Way back in 1990, I had a Yellow Sony Sports Walkman. I played the holy heck out of it. I played it so much that it broke… but in a very interesting way. It had autoflip, right? In theory, it would play side one of the tape and then the other side. (Both sides of the tape without opening the Walkman? Madness!) Well, my broken Walkman played one side of the tape and then it would play the same side backwards.
Now, having grown up well within the “Backwards Masking” panic of the early 80’s, I first only used it on that one part of Stairway to Heaven but, eventually, laziness got the better of me and I found myself listening to the various sides of my albums backwards because I didn’t want to bother flipping the tape.

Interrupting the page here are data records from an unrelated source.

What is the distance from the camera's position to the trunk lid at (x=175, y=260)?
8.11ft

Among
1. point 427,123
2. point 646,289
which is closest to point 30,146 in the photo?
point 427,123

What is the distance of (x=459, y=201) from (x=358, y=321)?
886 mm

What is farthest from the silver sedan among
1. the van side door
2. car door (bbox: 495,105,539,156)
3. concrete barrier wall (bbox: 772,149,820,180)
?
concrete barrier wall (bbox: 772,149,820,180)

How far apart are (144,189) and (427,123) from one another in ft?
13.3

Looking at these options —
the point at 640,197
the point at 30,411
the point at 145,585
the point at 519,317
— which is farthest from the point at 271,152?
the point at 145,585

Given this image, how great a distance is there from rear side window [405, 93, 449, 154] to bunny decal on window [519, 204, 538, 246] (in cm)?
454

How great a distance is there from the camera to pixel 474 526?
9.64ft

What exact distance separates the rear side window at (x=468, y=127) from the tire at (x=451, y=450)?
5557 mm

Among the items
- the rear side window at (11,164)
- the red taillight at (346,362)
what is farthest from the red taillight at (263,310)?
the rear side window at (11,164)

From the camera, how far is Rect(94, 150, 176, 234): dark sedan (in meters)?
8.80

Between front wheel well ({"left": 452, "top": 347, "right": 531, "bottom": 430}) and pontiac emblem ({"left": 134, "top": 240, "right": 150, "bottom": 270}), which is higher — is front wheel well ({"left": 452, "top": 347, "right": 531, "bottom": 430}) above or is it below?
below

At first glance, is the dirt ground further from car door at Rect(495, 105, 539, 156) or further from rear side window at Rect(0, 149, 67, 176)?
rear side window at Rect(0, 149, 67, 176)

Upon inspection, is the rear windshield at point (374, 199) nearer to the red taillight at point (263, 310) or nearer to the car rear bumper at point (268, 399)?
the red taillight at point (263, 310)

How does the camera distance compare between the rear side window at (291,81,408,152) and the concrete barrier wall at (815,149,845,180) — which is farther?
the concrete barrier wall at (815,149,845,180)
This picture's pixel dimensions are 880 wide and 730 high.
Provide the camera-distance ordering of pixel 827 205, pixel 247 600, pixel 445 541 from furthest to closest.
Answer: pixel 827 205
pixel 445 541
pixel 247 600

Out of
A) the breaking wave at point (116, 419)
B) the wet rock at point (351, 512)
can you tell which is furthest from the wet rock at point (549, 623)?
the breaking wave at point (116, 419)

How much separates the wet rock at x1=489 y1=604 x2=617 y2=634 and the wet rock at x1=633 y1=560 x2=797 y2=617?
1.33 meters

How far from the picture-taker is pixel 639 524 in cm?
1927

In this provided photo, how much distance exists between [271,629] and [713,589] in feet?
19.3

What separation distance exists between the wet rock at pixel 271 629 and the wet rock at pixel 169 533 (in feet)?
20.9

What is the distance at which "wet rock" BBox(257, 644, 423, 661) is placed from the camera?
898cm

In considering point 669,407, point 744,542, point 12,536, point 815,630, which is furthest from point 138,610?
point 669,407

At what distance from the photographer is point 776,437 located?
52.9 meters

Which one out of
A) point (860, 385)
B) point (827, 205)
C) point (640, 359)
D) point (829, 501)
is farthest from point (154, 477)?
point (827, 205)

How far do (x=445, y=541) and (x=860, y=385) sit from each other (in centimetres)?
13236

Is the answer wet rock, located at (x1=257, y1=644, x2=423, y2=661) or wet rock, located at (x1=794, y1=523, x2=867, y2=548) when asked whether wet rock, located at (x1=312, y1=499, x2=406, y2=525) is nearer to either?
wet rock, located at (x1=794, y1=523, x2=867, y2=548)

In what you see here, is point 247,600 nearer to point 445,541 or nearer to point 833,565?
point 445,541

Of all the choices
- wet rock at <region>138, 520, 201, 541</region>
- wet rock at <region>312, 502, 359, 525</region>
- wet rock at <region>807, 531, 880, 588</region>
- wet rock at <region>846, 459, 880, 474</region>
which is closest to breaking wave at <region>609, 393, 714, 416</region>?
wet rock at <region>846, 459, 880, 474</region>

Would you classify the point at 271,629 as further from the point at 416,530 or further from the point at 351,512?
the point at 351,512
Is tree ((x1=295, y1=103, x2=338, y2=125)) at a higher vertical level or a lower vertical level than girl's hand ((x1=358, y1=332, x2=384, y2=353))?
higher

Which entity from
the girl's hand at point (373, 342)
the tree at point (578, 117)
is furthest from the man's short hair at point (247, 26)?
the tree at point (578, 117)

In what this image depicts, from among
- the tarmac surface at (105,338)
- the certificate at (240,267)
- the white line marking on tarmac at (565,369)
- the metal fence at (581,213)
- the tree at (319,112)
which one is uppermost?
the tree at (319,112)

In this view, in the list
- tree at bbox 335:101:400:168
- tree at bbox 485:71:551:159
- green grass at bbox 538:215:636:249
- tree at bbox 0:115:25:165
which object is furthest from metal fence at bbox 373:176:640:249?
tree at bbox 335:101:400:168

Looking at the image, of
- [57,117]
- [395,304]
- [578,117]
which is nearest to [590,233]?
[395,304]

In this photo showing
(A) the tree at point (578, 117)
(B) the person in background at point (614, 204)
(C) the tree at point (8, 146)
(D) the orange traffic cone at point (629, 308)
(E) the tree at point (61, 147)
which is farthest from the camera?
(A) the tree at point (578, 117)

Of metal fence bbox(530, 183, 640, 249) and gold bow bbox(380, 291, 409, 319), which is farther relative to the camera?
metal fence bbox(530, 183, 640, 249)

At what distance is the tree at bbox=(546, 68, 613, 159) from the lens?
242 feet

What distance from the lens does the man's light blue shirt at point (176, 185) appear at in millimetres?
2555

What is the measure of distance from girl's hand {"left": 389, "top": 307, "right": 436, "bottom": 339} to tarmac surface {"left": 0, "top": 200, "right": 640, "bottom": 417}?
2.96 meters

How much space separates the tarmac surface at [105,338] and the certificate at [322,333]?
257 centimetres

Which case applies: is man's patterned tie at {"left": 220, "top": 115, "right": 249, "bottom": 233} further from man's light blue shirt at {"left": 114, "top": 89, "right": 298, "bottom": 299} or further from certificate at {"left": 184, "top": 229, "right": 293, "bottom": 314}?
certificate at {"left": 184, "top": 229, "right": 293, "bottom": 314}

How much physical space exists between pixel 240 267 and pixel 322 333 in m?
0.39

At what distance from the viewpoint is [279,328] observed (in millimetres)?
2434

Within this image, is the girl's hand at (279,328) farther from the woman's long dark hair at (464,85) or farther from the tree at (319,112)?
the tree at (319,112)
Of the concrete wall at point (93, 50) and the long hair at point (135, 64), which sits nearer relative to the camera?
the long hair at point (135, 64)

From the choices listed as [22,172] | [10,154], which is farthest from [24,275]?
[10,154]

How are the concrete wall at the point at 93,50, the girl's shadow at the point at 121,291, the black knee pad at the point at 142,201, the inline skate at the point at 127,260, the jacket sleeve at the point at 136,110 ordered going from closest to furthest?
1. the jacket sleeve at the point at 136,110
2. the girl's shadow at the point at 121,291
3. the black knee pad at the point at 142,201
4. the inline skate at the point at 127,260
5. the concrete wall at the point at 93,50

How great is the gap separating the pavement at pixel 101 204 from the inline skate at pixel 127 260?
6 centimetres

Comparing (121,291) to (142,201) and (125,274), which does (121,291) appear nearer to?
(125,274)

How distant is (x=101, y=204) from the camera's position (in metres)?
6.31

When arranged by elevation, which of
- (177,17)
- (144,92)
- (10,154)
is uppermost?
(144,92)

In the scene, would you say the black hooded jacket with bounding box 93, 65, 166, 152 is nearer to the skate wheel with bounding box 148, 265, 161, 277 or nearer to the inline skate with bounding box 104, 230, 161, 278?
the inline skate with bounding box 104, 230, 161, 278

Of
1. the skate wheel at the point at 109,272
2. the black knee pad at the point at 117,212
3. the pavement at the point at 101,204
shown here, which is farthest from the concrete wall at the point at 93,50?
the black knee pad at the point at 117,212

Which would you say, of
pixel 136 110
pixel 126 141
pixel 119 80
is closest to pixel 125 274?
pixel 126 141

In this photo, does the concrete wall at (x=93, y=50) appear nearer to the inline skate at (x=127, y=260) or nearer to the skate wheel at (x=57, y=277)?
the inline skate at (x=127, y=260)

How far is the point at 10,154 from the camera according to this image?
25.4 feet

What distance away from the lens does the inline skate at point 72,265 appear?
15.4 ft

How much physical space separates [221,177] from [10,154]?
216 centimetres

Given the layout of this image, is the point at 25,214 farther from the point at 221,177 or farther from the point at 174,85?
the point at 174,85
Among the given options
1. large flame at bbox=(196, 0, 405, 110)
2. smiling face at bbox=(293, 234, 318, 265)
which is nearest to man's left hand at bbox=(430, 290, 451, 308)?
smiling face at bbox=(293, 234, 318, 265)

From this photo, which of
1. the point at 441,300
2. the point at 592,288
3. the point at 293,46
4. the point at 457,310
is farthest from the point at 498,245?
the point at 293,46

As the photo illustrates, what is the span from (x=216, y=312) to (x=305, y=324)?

And you know what? I found that that was a way to explore music even moreso. Like, I doubled all of my albums. Led Zepplin certainly wasn’t coming out with any more music (and we were years away from Coverdale & Page, let alone Page and Plant’s No Quarter).
I mean, I had the same vocalist, the same guitarist, the same bassist, and the same drummer *BUT* this was a song by them that I’d never heard before. Granted, it was in a language I didn’t speak… but I could get over that. (It wasn’t just Led Zepplin either. Pink Floyd’s guitar solos are brilliant backwards, Depeche Mode’s songs are happy and upbeat (seriously!) when played backwards, and the only thing you have to get used to is the fast part happening at the start and the song slowing down as it approaches the end.)
Anyway, while doing some research for something else entirely, I stumbled across Kashmir backwards on youtube the other day and listened to the whole thing and all of this came flooding back.
Check it out. It’s a new Led Zepplin song.
So that’s my recommendation for you this week.
I did try to push the “Play” and “Reverse” buttons at the same time in an attempt to listen to “Shout at the Devil” backwards but it didn’t work. Pity.
When I was small, I used to listen to records “creatively”. Say, punch an off-center hole, which results in cyclic speeding up and slowing down, or play them at the wrong speed. It turns out that a lot of baroque slow movements improve at 78, because the bass line is more interesting than the main melody.